Once started system was fast but performance reduces a lot when record reached to 0.22 billion. Though we are using LOAD INFILE,insertion rate was very slow.Search was pretty fast while searching on indexed params. Looks like buffer pool is not enough.

I have few question:

  1. Is this possible to support this kind of data with this config.

  2. What should be the ideal and practical buffer pool size for 7 billion records.

  3. DATA+INDEX size is coming close to 150 GB with only 0.22 billion records. Looks like I need to have TB's of ram.
  4. We are thinking of Master/Slave config to make congif for read and write dominant on respective servers.
  5. Any other better way to design this solution?
  6. Increasing more indexes makes UI search better but increasing single an index is reducing insertion speed many folds.

UPADTE:1

Q- The table is much bigger than RAM, correct? The buffer_pool cannot be made big enough -- it must be smaller than ram, or else performance suffers.

A- RAM size is 100 GB, Buffer pool is 70 G. Yes the data size is too big than RAM.

Q- Please provide SHOW CREATE TABLE; there are several issues I need to investigate. (datatypes, field sizes, etc)

A- All the fields are string type. we have used varchar(127) for all. PK is autogenerated id bigint(20).

Q- How many records in the LOAD DATA INFILE? Do you LOAD directly into the table? How often is the LOAD?

A- 100000 records per file. Multiple threads are loading data from CSV file to DB. In the initial migration, we have to load it continuously till 0.65 billion records. After that frequency will reduce to around per 15 minutes.

Q- Master+Slave: Keep in mind that all writes are performed on the Slave, too. If you have lots of reads, then more than one Slave would spread the reads around, thereby getting some scaling.
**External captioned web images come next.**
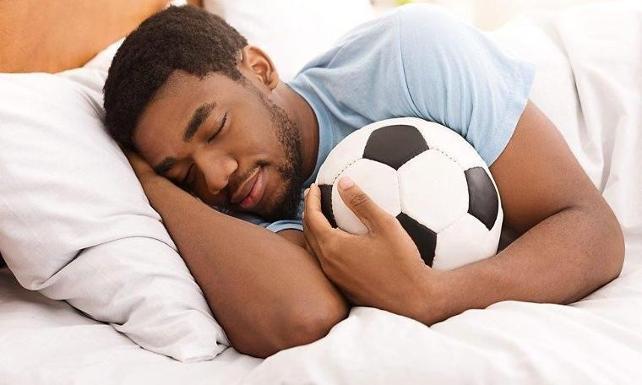 كيف ينام لاعبي كرة القدم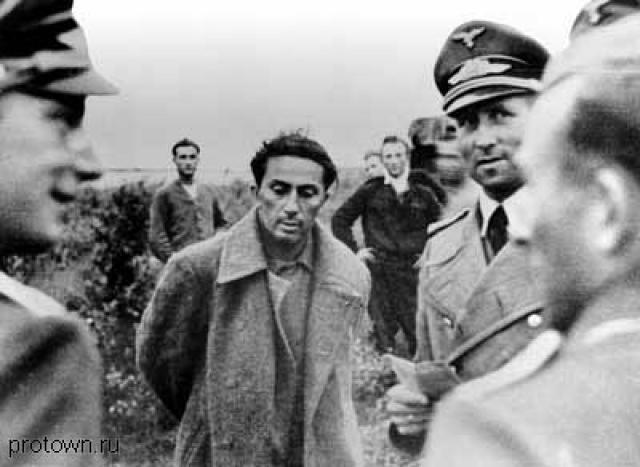 В 41-м ушел на фронт добровольцем. Батарея Якова попала в окружение. Контуженным, без сознания он оказался в плену. Немцы пытались склонить его к сотрудничеству, но согласия не получили.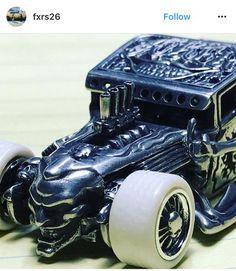 Your Custom Hot Wheels Diecast Cars - Episode 12 Custom Hot Wheels, Hot Wheels Cars, Hot Cars, Voitures Hot Wheels, Bone Shaker, Plastic Model Cars, Modified Cars, Diecast Models, Cool Toys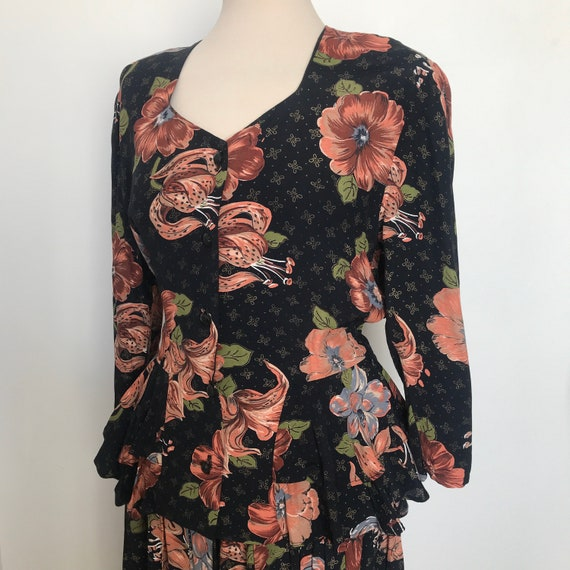 Vintage Ladies Suit,vintage lily print,peplum,80S does 30s,viscose,UK 12,glam,1940s style,tea dress,WW2,Swing,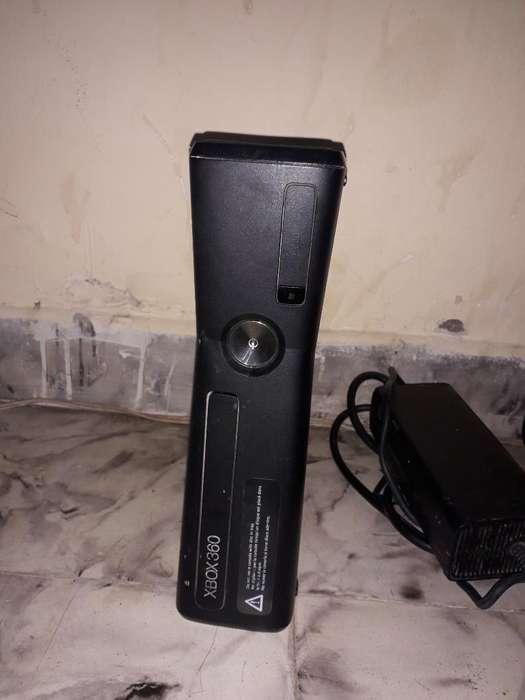 Xbox 360 con Kinet Buen Estado 2 Control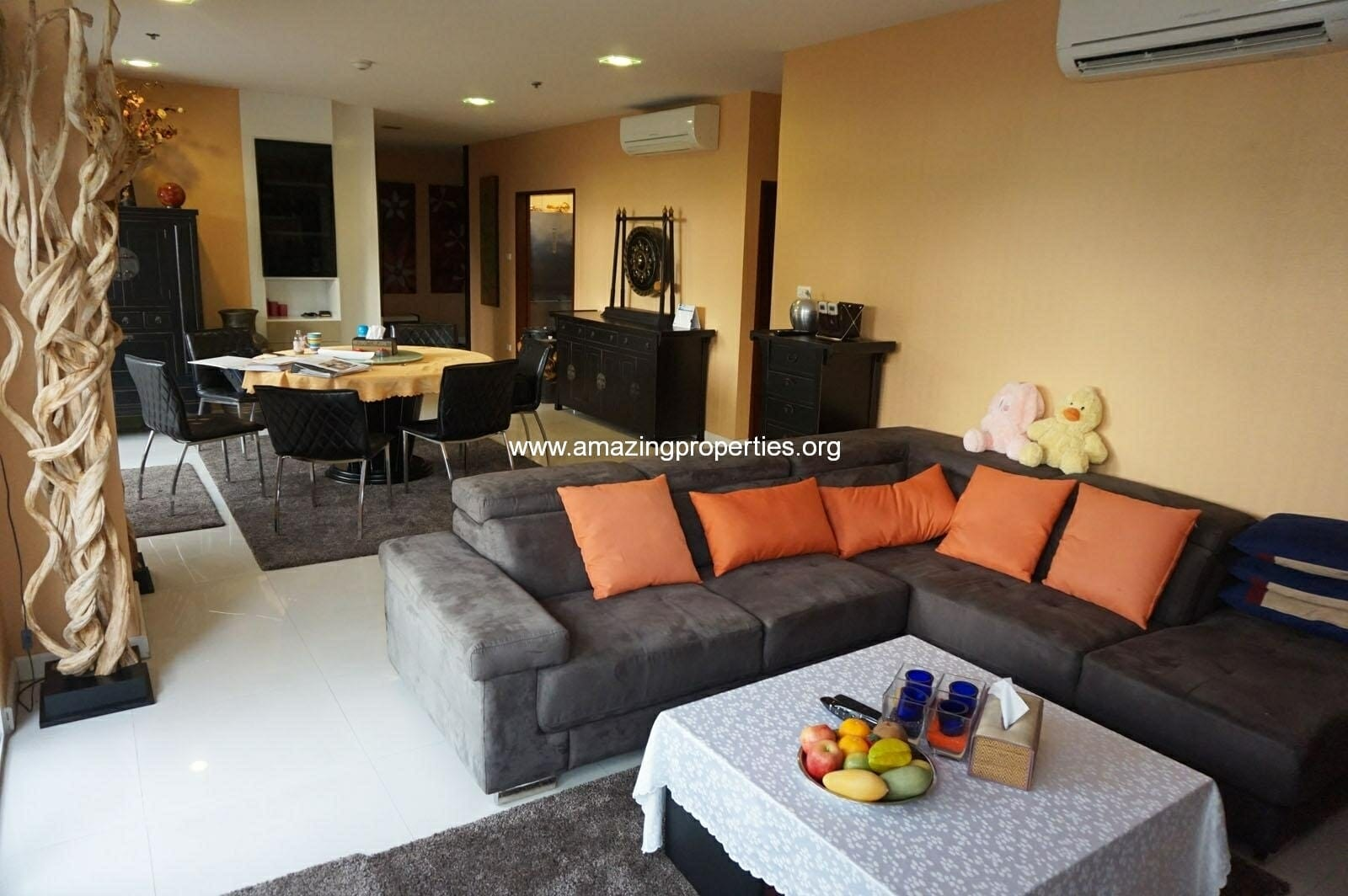 2 bedroom Condo for Sale with Tropical Garden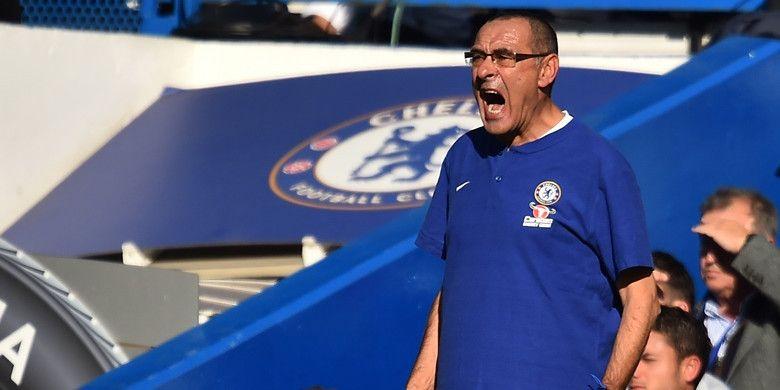 Ekspresi pelatih Chelsea, Maurizio Sarri, dalam laga Liga Inggris melawan Manchester United di Stadion Stamford Bridge, London, Inggris pada 20 Oktober 2018.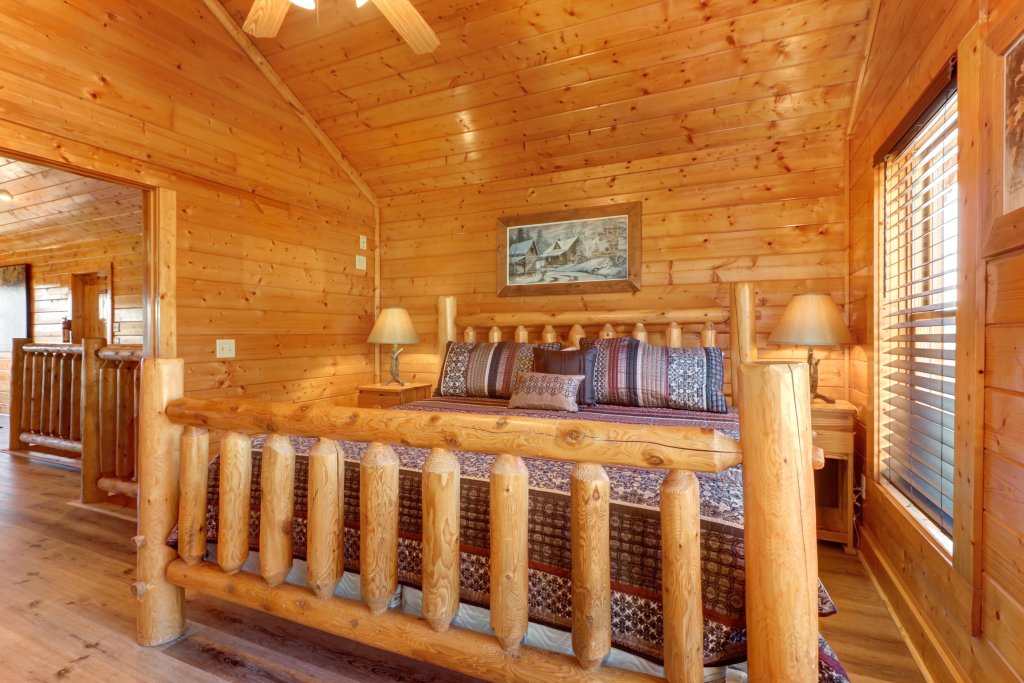 Photo of a Sevierville Cabin named A Higher Calling - This is the thirty-eighth photo in the set.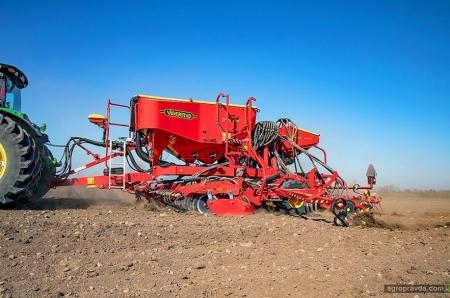 Презентуємо нову пневматичну зернову сівалку Spirit 400C/S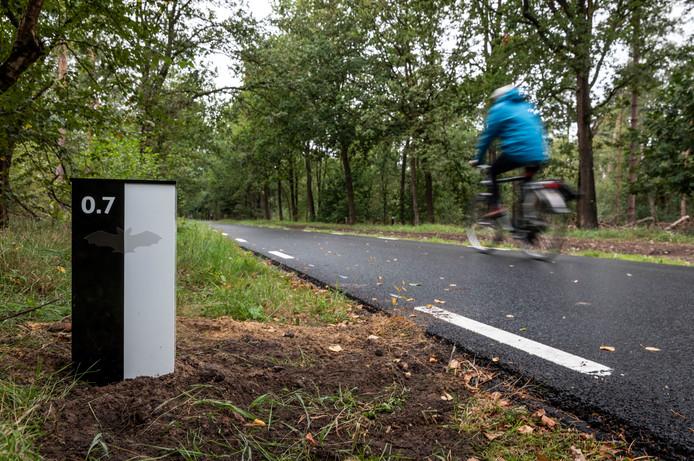 Geen verlichting, wel reflectoren langs het vleermuisvriendelijk fietspad tussen Helmond en Nuenen.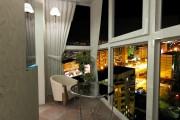 Фото 3 Панорамное остекление лоджии и балкона: 6 основных способов остекления от пола до потолка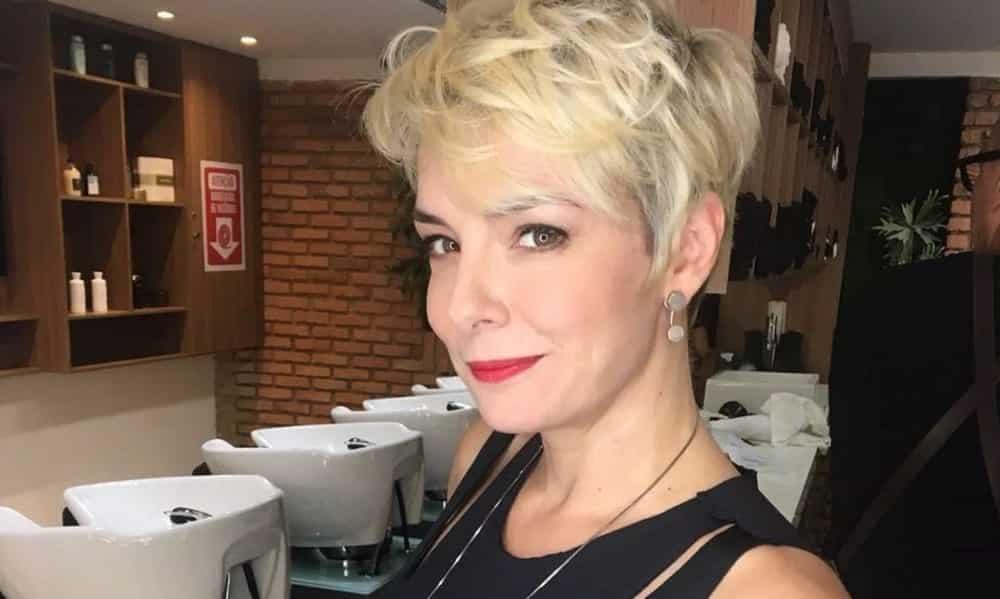 Regiane Alves posa de fio dental e mostra que está com tudo aos 40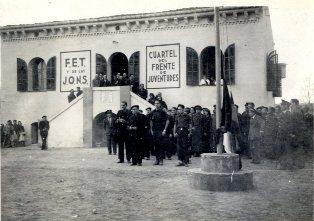 """Acte de celebració del III aniversari de l'alliberació de la ciutat, davant de la caserna del """"Frente de Juventudes"""""""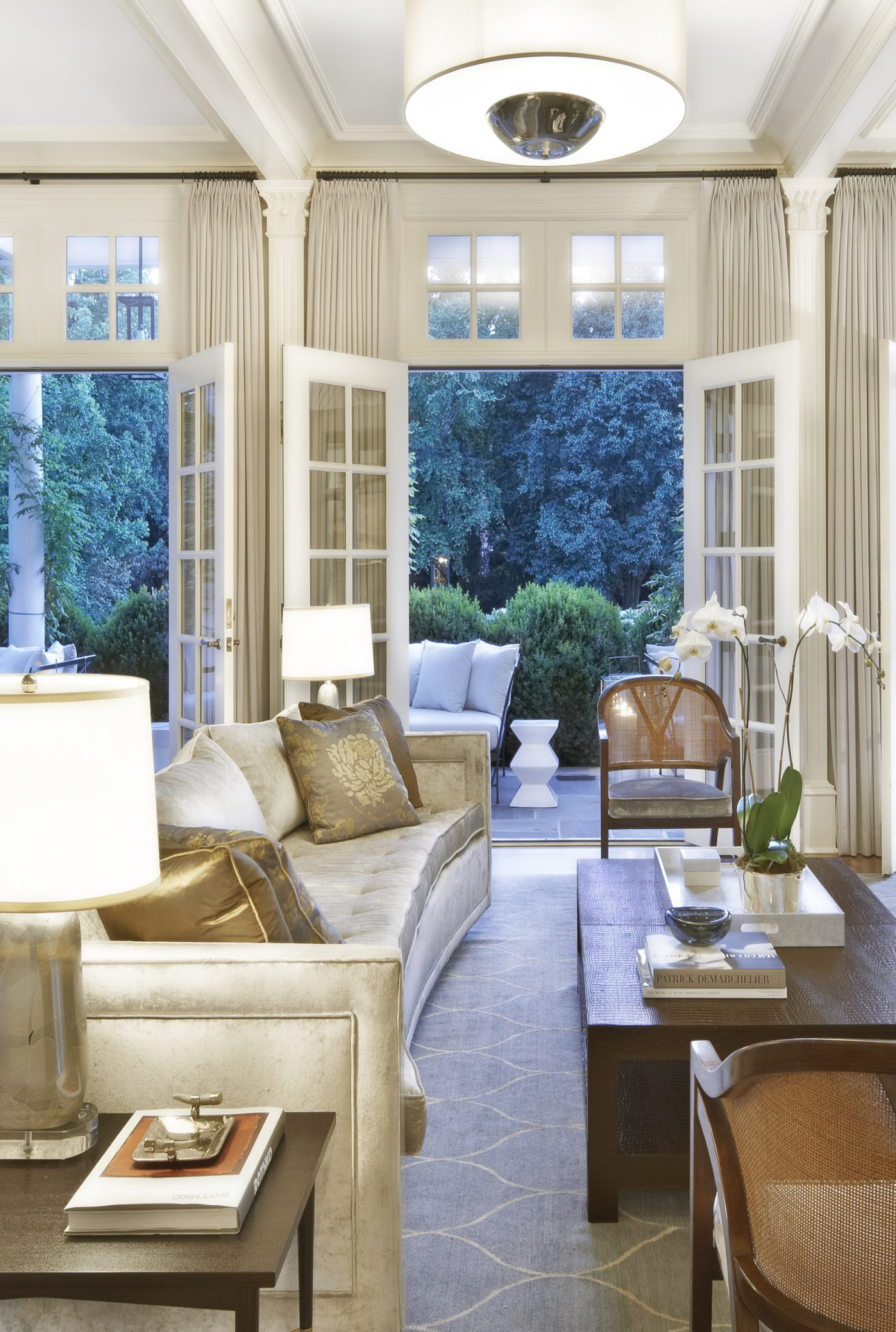 Vintage and contemporary furnishings in a Raleigh living room, with sophisticated finishes by Groves & Co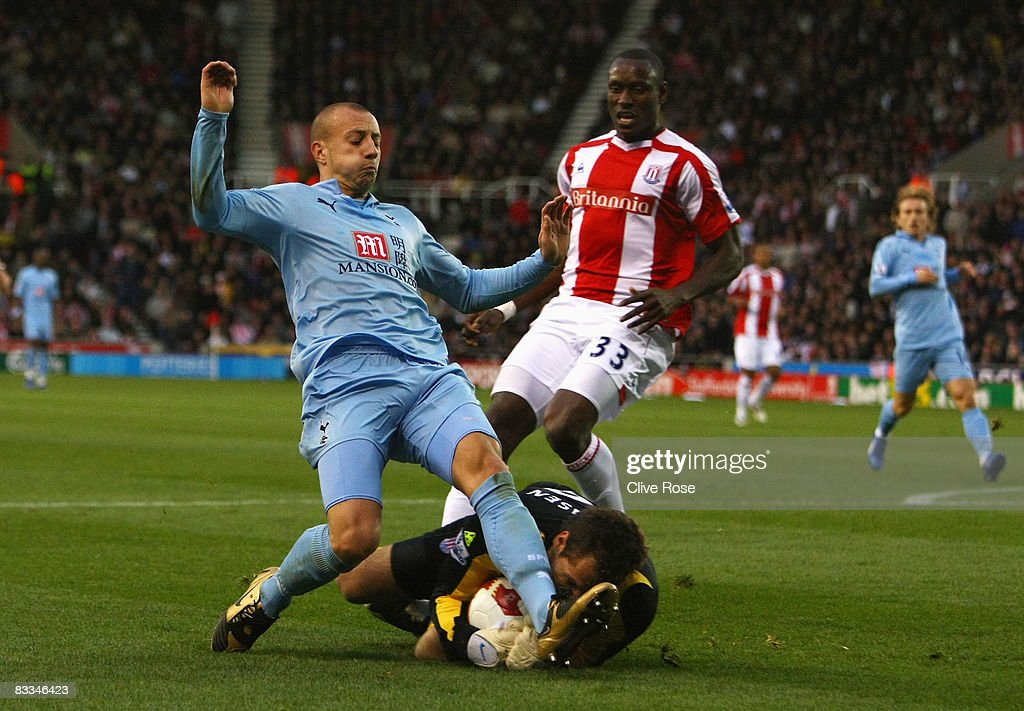 Alan Hutton of Tottenham Hotspur collides with goalkeeper Thomas Sorensen of Stoke City forcing Sorensen to leave the field during the Barclays Premier League match between Stoke City and Tottenham Hotspur at the Brittania Stadium on October 19, 2008 in Stoke, England.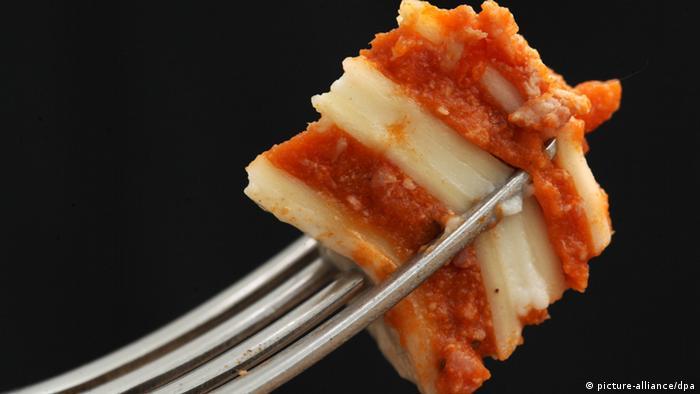 A piece of Lasagna on a fork Photo: Fredrik von Erichsen/dpa
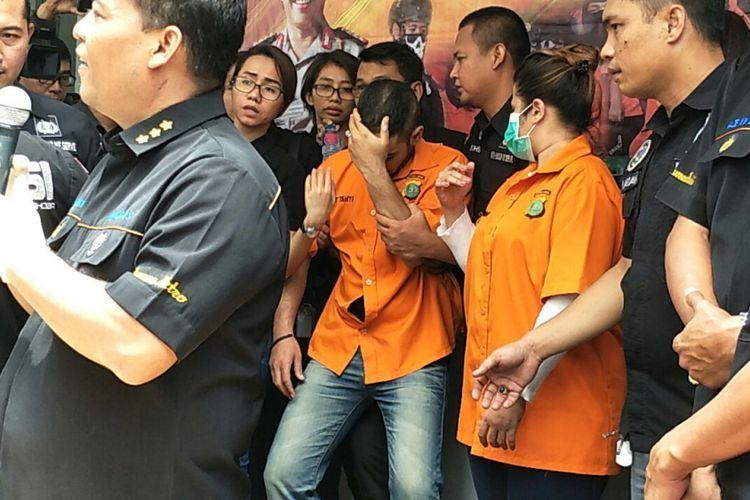 Muhammad, kekasih Dhawiya Zaida, nyaris tumbang saat pengungkapan kasus dugaan penyalahgunaan narkotika yang menjeratnya di Polda Metro Jaya, Jakarta Selatan, Sabtu (17/2/2018).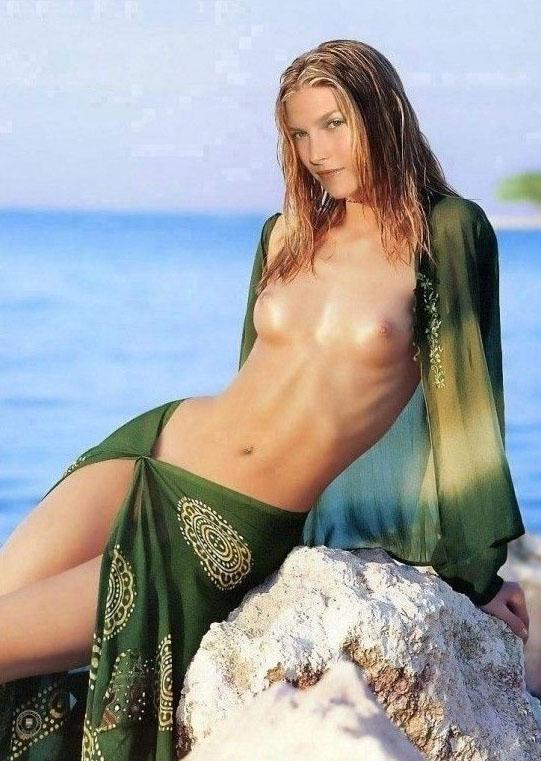 Эли Лартер голая. Фото - 5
A- We are testing currently with MASTER/SLAVE approach.

We made MASTER with MYISAM and no indexes. MASTER will be used for inserts. SLAVE having INNODB and with 2 indexes. The search will be performed on it. Both are different machines and not sharing RAM or CPU. The application is on the third machine.

Q- Do you have spinning drives? Or SSDs? A- How to check it?

Q- Your rows seem to be quite large. Are there TEXTs or BLOBs? If so, SELECT * may be a serious performance burden.

A- yes rows have 50 columns but data is in around 15-20 columns. We can't reduce the size of datatypes as all fields can hold any amount of alphanumeric data. All are TEXTS no BLOBS.

Rajiv Pandey
  • 13
  • 1
  • 6
Mudit bhaintwal
  • 528
  • 1
  • 7
  • 21
  • 1
    I believe you want to have a `(prop1,prop2,event_timestamp)` index for that query. – zerkms Jul 07 '16 at 05:25
  • can you please post me the output from **SELECT * FROM mytable PROCEDURE ANALYSE();** – Bernd Buffen Jul 07 '16 at 05:27
  • @zerkms: Please see updates in question on Indexes. – Mudit bhaintwal Jul 07 '16 at 05:37
  • @Bernd Buffen: query still running for past 40 minutes. – Mudit bhaintwal Jul 07 '16 at 06:13
  • @Mudit - van you kill it tun Ägäis with a Limit 10000 After the tablename – Bernd Buffen Jul 07 '16 at 06:30
  • Since you do a `ORDER BY event_timestamp LIMIT` I would try to reverse the order of the fields in the indexes: `idx_X(event_timestamp,propX)` - not sure it makes a difference (based on MySQL being clever), but worth a try with so many rows... (if it's not in production, restart the server to be sure nothing remains from previous attempts/tests) – Déjà vu Jul 07 '16 at 06:41
  • @ringø , that would likely not work. Such an index would be very hard to use in the OP's WHEREs. Index keys should be first those used in WHERE clauses, then (to get a covering index) those used in the SELECT. – LSerni Jul 07 '16 at 07:05
  • @BerndBuffen- All the suggested data type is ENUM of values inside table. – Mudit bhaintwal Jul 07 '16 at 07:38
  • 7.8 billion rows today, and you're adding 0.2 billion rows for each (work) day?!? That's one billion new rows each work week. 50 billion rows in a year. – jarlh Jul 07 '16 at 07:48
  • @ringø - Reversing the order will hurt, not help. MySQL is happy to go `DESC` (in most situations - including the current one). – Rick James Jul 08 '16 at 21:57
  • Do you really need `SELECT *`? Or can you limit the return to some subset of the rows? From that, we may find improvement in _vertical_ partitioning. – Rick James Jul 08 '16 at 22:10
  • @RickJames Keep `DESC`, but reverse the order of fields, ie `event_timestamp,propX`! – Déjà vu Jul 08 '16 at 23:17

3 Answers3

5

Turn off the query cache: It must purge all entries in the QC each time an INSERT occurs -- that's 5555 times a second!

query_cache_type = 0
query_cache_size = 0

The first query needs INDEX(prop1, prop2, event_timestamp). (The prop1 and prop2 can be swapped.)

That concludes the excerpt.